> _実施課題_:
以下の本文に基づき、次の問いに答えてください。
1. 2024年5月の時点で、筆者がコラムを書き始めてから何年が経ちましたか。
2. 相談者の年代は、何代から何代までと述べられていますか。
3. 未完成のまま過去が美化される傾向は、心理学用語で何と呼ばれていますか。

> _抜粋本文_:
- - -

第385回「上手くいかなかった過去の恋が忘れられない理由は”ツァイガルニク効果”」
2024年5月でコラムを書き始めて20年が経ちました。
恋愛が上手くいかなくてもがいていた10代から30代までの経験則をもとに、試行錯誤して乗り越えられたコツや気が楽になった取り組みを発信してきました。
上手くいかない恋愛に悩む方の相談に乗らせていただくようになり、十数年活動を続けておりますが、時代が変わっても、「好きだった人が忘れられない」「あの時、ああしておけば」という過去の後悔や未練から抜けきれずに、心の時計が止まっているような生活を送っている相談者様が多いことが特徴です。
10代から50代まで、男女比、片思い、両思い問わずです。
私も過去の後悔から脱却できずに、長年引きずり続けたり、今でも数十年前の恋愛が夢に出てきて、なんとも言えない気持ちに駆られることもあります。
今回は、そんな忘れられない恋愛が、なぜ忘れられずにいるのか、そしてどうしたら前に進めるのかについて考えるヒントになればと思い、心理学の視点も踏まえてコラムを書きました。
結論から申し上げると、「未完結」という要素が非常に大きい可能性が高いです。
どういうことかと言うと、以下のようなシチュエーションであるからです。
・告白したけれども、振られてしまって、恋人にはなれなかった。
・完全に気持ちが切り替われないまま別れることになった。
・やり取りをしていい感じだと思っていたのに、ある日から態度が急変してそっけなくなってしまった。
全て、ハッピーエンドを迎えることなく、自分の気持ちが置き去りになってしまったまま、相手と距離が開いてしまった、または気持ちが成就しなかったというようなケースです。
気持ちが満たされないまま、特にお互いの良い記憶が残ったまま関係性が遮断されてしまうと、脳内では、「未完成なまま過去が美化されてしまう」という傾向があります。
心理学用語では、”ツァイガルニク効果”と言い、続きが気になって仕方がなく、脳内をグルグル山手線のように回里続けているような状況のようです。
参照:ツァイガルニク効果とは?恋愛&仕事で役立つ「続きが気になる!」と思わせる心理学を解説
https://note.enito.co.jp/n/n786395f6dc5e
何が言いたいのかと言いますと、未完成で終わった出来事や関係というものは、いつまでも脳内に美しく残ってしまうという脳の特性であることです。

- - -

> _提供データ_:
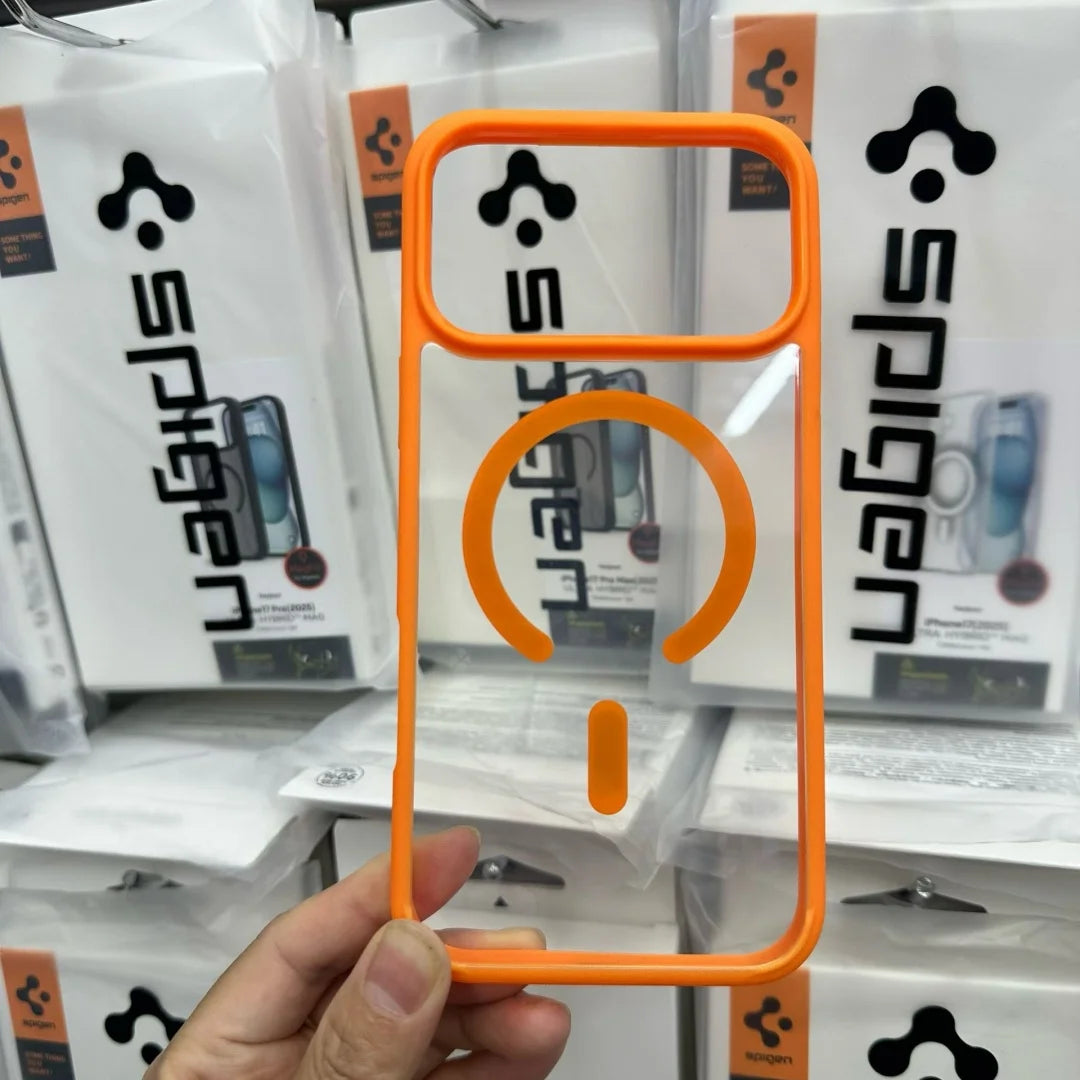 Spigen Ultra Hybrid Magnetic Transparent Case For iphone 17 16 15 14 13 12 18 Pro Max 16Plus For Magsafe Wireless Charging Cover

- - -

> _出力_:
1. 20年
2. 10代から50代まで
3. ツァイガルニク効果